What happens if your breech infant does not turn head down? While not always necessary, research indicates that it is safer to deliver a breech baby via cesarean surgery. A 2015 Cochrane review of three studies, encompassing more than 2,000 participants, indicated that planned cesareans resulted in fewer fetal deaths or serious injuries; nevertheless, they did result in more postpartum abdominal pain for the gestational parent and increased future pregnancy-related risks.
In a transverse or occiput transverse position, your baby is horizontally positioned across your uterus rather than head-up or head-down. This position enhances the possibility that the shoulder rather than the head will pass through the birth canal first.
This is an uncommon posture for a fetus close to term. Researchers concur, however, that a C-section must be performed to avert problems such as cord prolapse, uterine rupture, and traumatic birth if this occurs.

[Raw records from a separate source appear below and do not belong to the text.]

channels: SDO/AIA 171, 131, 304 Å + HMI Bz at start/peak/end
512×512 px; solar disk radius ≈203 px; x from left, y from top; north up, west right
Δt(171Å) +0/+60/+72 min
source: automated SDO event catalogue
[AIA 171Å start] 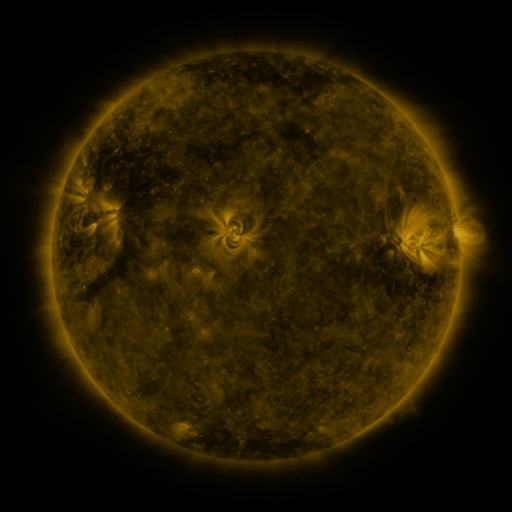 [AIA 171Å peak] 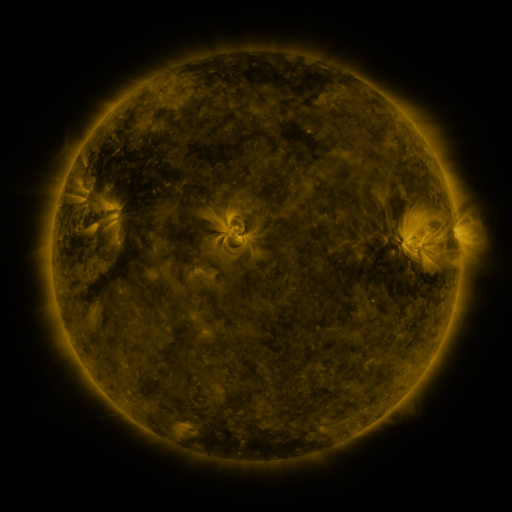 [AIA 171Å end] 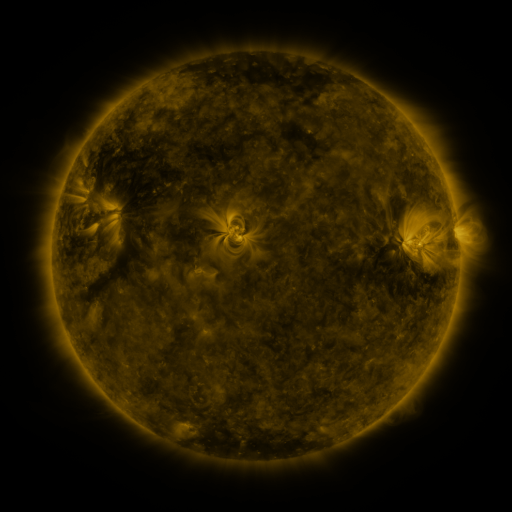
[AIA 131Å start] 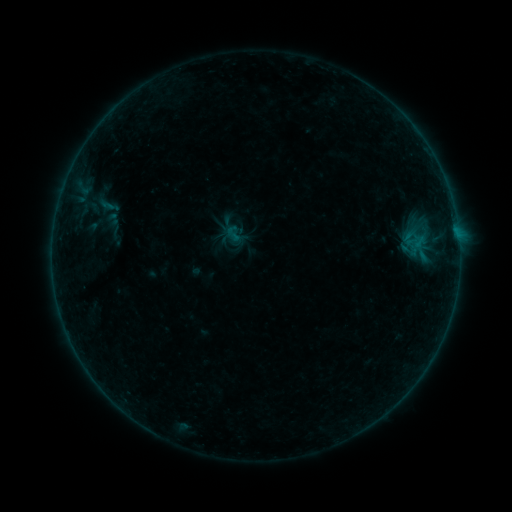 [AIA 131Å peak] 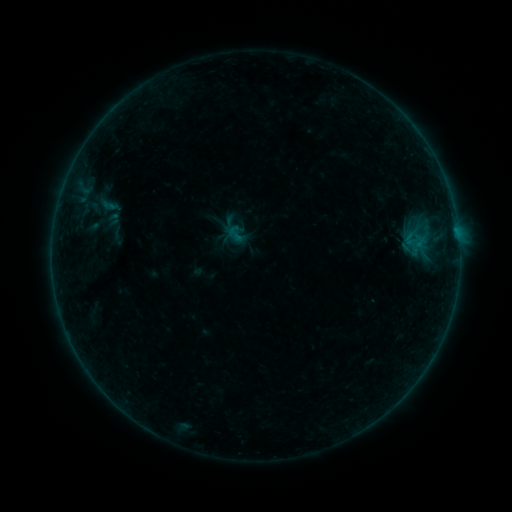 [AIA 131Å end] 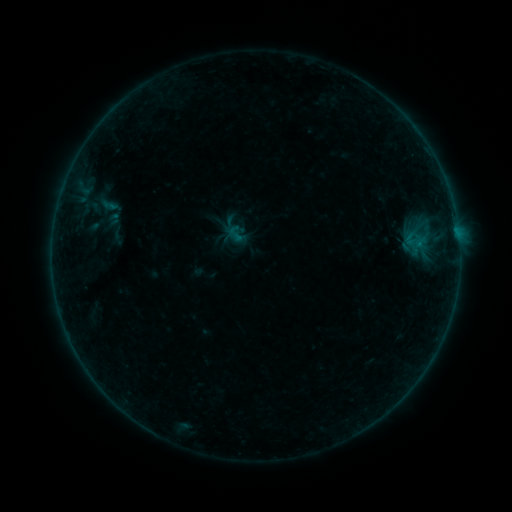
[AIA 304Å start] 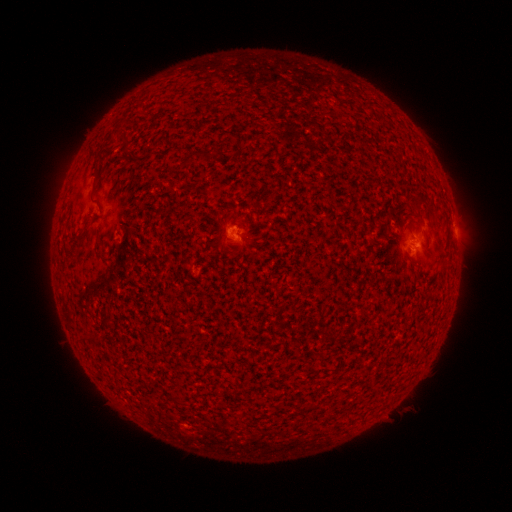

How to Determine Whether a Baby Is Lying Down
How, then can you determine if your child is in the optimal position for delivery? During prenatal checkups, a healthcare provider will feel your abdomen with their hands. A suspected posterior, transverse, or breech position can be confirmed using ultrasonography.
You may also determine the position of your baby based on fetal movements. For instance, newborns in a posterior position will kick the front center section of the abdomen, resulting in a flattened abdomen appearance.
In the breech position, on the other hand, you might feel kicks near your belly button if their legs are down (you may feel more normal kicks around your ribs if their legs are up) (you may feel more normal kicks around your ribs if their legs are up). What’s more, you might notice a hard bulge around your ribs; this is your baby’s head, and their whole body should move if you gently massage it.